Вольга, будто с издёвкой, кивнул и поднял кружку над головой, а потом осушил её до дна.

-- Корнелий, ты наверняка встречался с симбионтами, -- сказал Камил. – Как ты оцениваешь того, что был в донжоне князя? По силе?

-- По силе? Он был… чуть ниже среднего, наверное. Мы же с ним не рубились вовсю – я напал со спины. Во всяком случае, он был явно не опытен во владении своими способностями.

-- То есть, существуют куда более мощные симбионты?

-- Разумеется, -- ответил Корнелий. – Иначе человечество не победило бы в войне с вампирами.

-- Вот утешил, -- хмыкнул Камил.

-- Но ведь существуют и менее мощные симбионты, -- заметил Корнелий. – Бездарные и неважные.

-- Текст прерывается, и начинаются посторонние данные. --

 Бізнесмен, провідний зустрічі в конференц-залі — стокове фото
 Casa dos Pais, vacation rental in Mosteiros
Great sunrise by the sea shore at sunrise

Кроме того, силы, скорости и способности выдерживать удары – различаются у разных воителей.

-- Какие же симбионты служат Харвтигу?

-- Этого я не знаю. С ними я, к своему счастью, не встречался.

-- Но, должно быть, они очень сильные? – предположил Миробоич. -- Ведь Хартвиг – магистр Престола, а симбионтов умеют делать только там?

-- Возможно.

-- Нам нужно что-то придумать. Чего бы противопоставить этим сильнейшим ублюдкам?… А как с ними  сражались вы -- вампиры? Ведь именно для противостояния с вами симбионты и были созданы. Какие методы вы применяли в войнах?

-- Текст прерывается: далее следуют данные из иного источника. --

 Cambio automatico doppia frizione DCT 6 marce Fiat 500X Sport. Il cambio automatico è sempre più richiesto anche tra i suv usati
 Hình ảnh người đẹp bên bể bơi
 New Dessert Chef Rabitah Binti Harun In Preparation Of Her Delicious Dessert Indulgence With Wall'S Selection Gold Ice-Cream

-- Мы сражались с ними так же, как сражаются между собой обычные армии, -- пожал плечами Корнелий. – Ведь симбионты сильны лишь относительно людей, а не вампиров.

-- Тогда мне нужен вампирский отряд для противостояния Престолу, -- сделал вывод Камил. -- Ты сможешь раздобыть вампирских бойцов? Я наделю их, в случае успеха, серьёзными привилегиями.

-- До Края отсюда далековато, не находишь? -- сказал Корнелий. – Я не успею туда сбегать. Да и провести через Дикую Тайгу целую вампирскую дружину… это очень сложно. Тайгу стерегут гарнизоны симбионтов. Защитники человечества... И Судьи тоже не дремлют.

-- Разве вампиры живут только в Крае? – Камил скривился. -- И больше нигде их нет? Мне кажется, ты лукавишь.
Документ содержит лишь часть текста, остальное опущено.